Book Robust Portfolio Optimization with Multivariate Copulas

Download or read book Robust Portfolio Optimization with Multivariate Copulas written by Fernando B. Sabino da Silva and published by . This book was released on 2018 with total page 20 pages. Available in PDF, EPUB and Kindle. Book excerpt: Using data from the S&P 500 stocks from 1990 to 2015, we address the uncertainty of distribution of assets' returns in Conditional Value-at-Risk (CVaR) minimization model by applying multidimensional mixed Archimedean copula function and obtaining its robust counterpart. We implement a dynamic investing viable strategy where the portfolios are optimized using three different length of rolling calibration windows. The out-of-sample performance is evaluated and compared against two benchmarks: a multidimensional Gaussian copula model and a constant mix portfolio. Our empirical analysis shows that the Mixed Copula-CVaR approach generates portfolios with better downside risk statistics for any rebalancing period and it is more profitable than the Gaussian Copula-CVaR and the 1/N portfolios for daily and weekly rebalancing. To cope with the dimensionality problem we select a set of assets that are the most diversified, in some sense, to the S&P 500 index in the constituent set. The accuracy of the VaR forecasts is determined by how well they minimize a capital requirement loss function. In order to mitigate data-snooping problems, we apply a test for superior predictive ability to determine which model significantly minimizes this expected loss function. We find that the minimum average loss of the mixed Copula-CVaR approach is smaller than the average performance of the Gaussian Copula-CVaR.

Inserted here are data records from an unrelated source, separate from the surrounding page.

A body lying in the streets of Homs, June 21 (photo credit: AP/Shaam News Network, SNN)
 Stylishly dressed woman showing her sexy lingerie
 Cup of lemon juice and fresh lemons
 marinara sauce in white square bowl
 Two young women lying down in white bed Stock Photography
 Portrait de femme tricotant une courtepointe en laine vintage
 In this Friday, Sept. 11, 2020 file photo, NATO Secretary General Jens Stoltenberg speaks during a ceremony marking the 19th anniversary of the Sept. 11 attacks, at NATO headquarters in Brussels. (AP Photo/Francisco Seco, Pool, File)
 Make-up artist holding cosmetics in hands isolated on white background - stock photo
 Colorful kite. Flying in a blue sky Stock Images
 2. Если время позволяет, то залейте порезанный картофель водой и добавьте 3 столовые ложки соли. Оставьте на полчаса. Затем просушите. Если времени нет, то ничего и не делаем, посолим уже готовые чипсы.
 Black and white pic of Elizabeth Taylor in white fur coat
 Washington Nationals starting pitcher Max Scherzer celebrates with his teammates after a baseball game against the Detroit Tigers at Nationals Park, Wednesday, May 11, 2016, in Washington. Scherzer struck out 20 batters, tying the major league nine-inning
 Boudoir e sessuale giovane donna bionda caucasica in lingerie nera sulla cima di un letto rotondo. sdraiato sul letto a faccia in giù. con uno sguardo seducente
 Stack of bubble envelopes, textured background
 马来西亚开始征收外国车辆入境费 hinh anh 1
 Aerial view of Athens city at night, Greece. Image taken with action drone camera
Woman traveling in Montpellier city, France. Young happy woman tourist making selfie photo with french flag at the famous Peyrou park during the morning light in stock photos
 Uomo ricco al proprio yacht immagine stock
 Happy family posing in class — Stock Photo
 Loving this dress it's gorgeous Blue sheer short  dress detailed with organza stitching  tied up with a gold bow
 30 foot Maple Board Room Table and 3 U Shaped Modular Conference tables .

Book Robustness Analysis in Decision Aiding  Optimization  and Analytics

Download or read book Robustness Analysis in Decision Aiding Optimization and Analytics written by Michael Doumpos and published by Springer. This book was released on 2016-07-12 with total page 337 pages. Available in PDF, EPUB and Kindle. Book excerpt: This book provides a broad coverage of the recent advances in robustness analysis in decision aiding, optimization, and analytics. It offers a comprehensive illustration of the challenges that robustness raises in different operations research and management science (OR/MS) contexts and the methodologies proposed from multiple perspectives. Aside from covering recent methodological developments, this volume also features applications of robust techniques in engineering and management, thus illustrating the robustness issues raised in real-world problems and their resolution within advances in OR/MS methodologies. Robustness analysis seeks to address issues by promoting solutions, which are acceptable under a wide set of hypotheses, assumptions and estimates. In OR/MS, robustness has been mostly viewed in the context of optimization under uncertainty. Several scholars, however, have emphasized the multiple facets of robustness analysis in a broader OR/MS perspective that goes beyond the traditional framework, seeking to cover the decision support nature of OR/MS methodologies as well. As new challenges emerge in a “big-data'” era, where the information volume, speed of flow, and complexity increase rapidly, and analytics play a fundamental role for strategic and operational decision-making at a global level, robustness issues such as the ones covered in this book become more relevant than ever for providing sound decision support through more powerful analytic tools.